Exercise:
Every entry needs to be printed exactly, please.

Excerpts of spatial question data
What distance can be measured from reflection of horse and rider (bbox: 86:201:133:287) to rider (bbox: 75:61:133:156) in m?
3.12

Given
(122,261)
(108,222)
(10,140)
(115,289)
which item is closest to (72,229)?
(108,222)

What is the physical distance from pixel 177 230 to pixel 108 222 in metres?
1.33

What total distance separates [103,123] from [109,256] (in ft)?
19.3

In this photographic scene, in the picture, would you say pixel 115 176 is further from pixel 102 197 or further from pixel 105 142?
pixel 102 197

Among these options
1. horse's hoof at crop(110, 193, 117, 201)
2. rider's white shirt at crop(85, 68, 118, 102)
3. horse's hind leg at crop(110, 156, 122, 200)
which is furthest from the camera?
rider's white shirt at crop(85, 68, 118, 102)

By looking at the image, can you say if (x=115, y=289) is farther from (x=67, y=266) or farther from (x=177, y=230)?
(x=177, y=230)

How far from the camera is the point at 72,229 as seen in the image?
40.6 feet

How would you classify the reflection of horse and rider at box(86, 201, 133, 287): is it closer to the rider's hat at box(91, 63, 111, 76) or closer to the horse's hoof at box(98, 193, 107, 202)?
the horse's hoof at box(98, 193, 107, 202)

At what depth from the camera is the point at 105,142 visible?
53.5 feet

Problem solution:
What distance can be measured from reflection of horse and rider (bbox: 86:201:133:287) to rider (bbox: 75:61:133:156) in m?
3.12

Given
(122,261)
(108,222)
(10,140)
(115,289)
which item is closest to (72,229)?
(108,222)

What is the physical distance from pixel 177 230 to pixel 108 222 in metres?
1.33

What total distance separates [103,123] from [109,256] (in ft)?
19.3

In this photographic scene, in the picture, would you say pixel 115 176 is further from pixel 102 197 or further from pixel 105 142?
pixel 102 197

Among these options
1. horse's hoof at crop(110, 193, 117, 201)
2. rider's white shirt at crop(85, 68, 118, 102)
3. horse's hind leg at crop(110, 156, 122, 200)
which is furthest from the camera?
rider's white shirt at crop(85, 68, 118, 102)

By looking at the image, can you say if (x=115, y=289) is farther from (x=67, y=266) or farther from (x=177, y=230)?
(x=177, y=230)

How far from the camera is the point at 72,229 as seen in the image?
40.6 feet

How would you classify the reflection of horse and rider at box(86, 201, 133, 287): is it closer to the rider's hat at box(91, 63, 111, 76) or closer to the horse's hoof at box(98, 193, 107, 202)?
the horse's hoof at box(98, 193, 107, 202)

At what depth from the camera is the point at 105,142 visible?
53.5 feet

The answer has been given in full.